(Stored data entries)
════════

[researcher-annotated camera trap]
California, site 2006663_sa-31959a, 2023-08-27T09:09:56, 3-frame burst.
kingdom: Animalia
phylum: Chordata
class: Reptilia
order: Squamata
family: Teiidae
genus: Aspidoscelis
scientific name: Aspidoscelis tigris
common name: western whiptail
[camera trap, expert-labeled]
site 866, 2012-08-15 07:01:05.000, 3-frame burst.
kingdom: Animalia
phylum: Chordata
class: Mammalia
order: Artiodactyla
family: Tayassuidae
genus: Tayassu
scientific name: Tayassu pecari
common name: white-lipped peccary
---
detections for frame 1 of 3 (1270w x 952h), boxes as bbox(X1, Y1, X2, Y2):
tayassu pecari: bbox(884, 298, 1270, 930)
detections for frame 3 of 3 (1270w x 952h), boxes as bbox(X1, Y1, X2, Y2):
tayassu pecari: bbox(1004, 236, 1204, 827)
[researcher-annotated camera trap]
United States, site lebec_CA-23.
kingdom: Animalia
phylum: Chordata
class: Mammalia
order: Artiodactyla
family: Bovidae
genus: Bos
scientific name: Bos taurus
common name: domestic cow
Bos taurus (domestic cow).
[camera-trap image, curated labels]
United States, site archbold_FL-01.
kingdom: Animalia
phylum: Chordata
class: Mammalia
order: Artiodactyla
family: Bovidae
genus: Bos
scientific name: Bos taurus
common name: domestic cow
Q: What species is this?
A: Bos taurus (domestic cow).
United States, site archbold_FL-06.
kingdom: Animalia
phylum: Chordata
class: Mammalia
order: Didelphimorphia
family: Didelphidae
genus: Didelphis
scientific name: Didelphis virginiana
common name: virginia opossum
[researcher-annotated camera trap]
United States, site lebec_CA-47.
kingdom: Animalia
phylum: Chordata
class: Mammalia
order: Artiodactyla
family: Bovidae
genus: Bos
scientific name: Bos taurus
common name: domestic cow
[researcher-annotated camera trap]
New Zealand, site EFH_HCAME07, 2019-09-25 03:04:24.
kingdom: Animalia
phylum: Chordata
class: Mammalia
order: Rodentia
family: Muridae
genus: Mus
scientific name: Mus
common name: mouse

════════

Go through the data above and repeat all of it exactly.

Exercise answer
[researcher-annotated camera trap]
California, site 2006663_sa-31959a, 2023-08-27T09:09:56, 3-frame burst.
kingdom: Animalia
phylum: Chordata
class: Reptilia
order: Squamata
family: Teiidae
genus: Aspidoscelis
scientific name: Aspidoscelis tigris
common name: western whiptail
[camera trap, expert-labeled]
site 866, 2012-08-15 07:01:05.000, 3-frame burst.
kingdom: Animalia
phylum: Chordata
class: Mammalia
order: Artiodactyla
family: Tayassuidae
genus: Tayassu
scientific name: Tayassu pecari
common name: white-lipped peccary
---
detections for frame 1 of 3 (1270w x 952h), boxes as bbox(X1, Y1, X2, Y2):
tayassu pecari: bbox(884, 298, 1270, 930)
detections for frame 3 of 3 (1270w x 952h), boxes as bbox(X1, Y1, X2, Y2):
tayassu pecari: bbox(1004, 236, 1204, 827)
[researcher-annotated camera trap]
United States, site lebec_CA-23.
kingdom: Animalia
phylum: Chordata
class: Mammalia
order: Artiodactyla
family: Bovidae
genus: Bos
scientific name: Bos taurus
common name: domestic cow
Bos taurus (domestic cow).
[camera-trap image, curated labels]
United States, site archbold_FL-01.
kingdom: Animalia
phylum: Chordata
class: Mammalia
order: Artiodactyla
family: Bovidae
genus: Bos
scientific name: Bos taurus
common name: domestic cow
Q: What species is this?
A: Bos taurus (domestic cow).
United States, site archbold_FL-06.
kingdom: Animalia
phylum: Chordata
class: Mammalia
order: Didelphimorphia
family: Didelphidae
genus: Didelphis
scientific name: Didelphis virginiana
common name: virginia opossum
[researcher-annotated camera trap]
United States, site lebec_CA-47.
kingdom: Animalia
phylum: Chordata
class: Mammalia
order: Artiodactyla
family: Bovidae
genus: Bos
scientific name: Bos taurus
common name: domestic cow
[researcher-annotated camera trap]
New Zealand, site EFH_HCAME07, 2019-09-25 03:04:24.
kingdom: Animalia
phylum: Chordata
class: Mammalia
order: Rodentia
family: Muridae
genus: Mus
scientific name: Mus
common name: mouse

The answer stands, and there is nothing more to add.